AR_Glass

by ClumsyCalendar in Design > Digital Graphics

488 Views, 7 Favorites, 0 Comments

AR_Glass

demo.jpeg

With the rapid growth of the OpenClaw open-source ecosystem and cloud-based large language models, the AIoT industry is entering an unprecedented era of opportunity. Our team has long been dedicated to ESP-series development, accumulating extensive experience in embedded image processing and edge computing through the ESP-Claw project. A natural question emerged: Could we integrate ESP-Claw's lightweight AI capabilities into AR glasses, transforming the glasses themselves into an intelligent perception terminal?
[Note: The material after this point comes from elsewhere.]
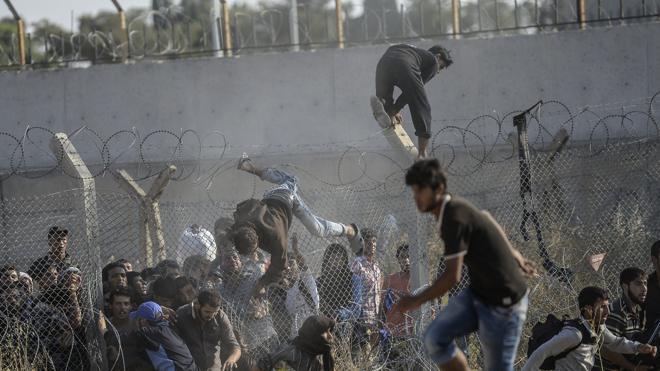 Bruselas niega que un millón de refugiados intentasen llegar a Europa tras el acuerdo turco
This is the origin of our project. Rather than accepting AR glasses as mere "passive displays," we are attempting to let the ESP-Claw controller directly drive the optical module, completing the full pipeline of image acquisition, AI inference, and information overlay on the glasses themselves. Cloud-based large models provide powerful backend support (such as remote model updates and complex task offloading), while ESP-Claw handles latency-critical perception tasks locally. Together, they create a truly intelligent pair of glasses for the AIoT era.

This project is a low-difficulty, easy-to-replicate, and highly practical open-source smart AR glasses build, with a total cost kept under 1,000 RMB. It is suitable for hobbyists and makers, and welcomes commercial secondary development.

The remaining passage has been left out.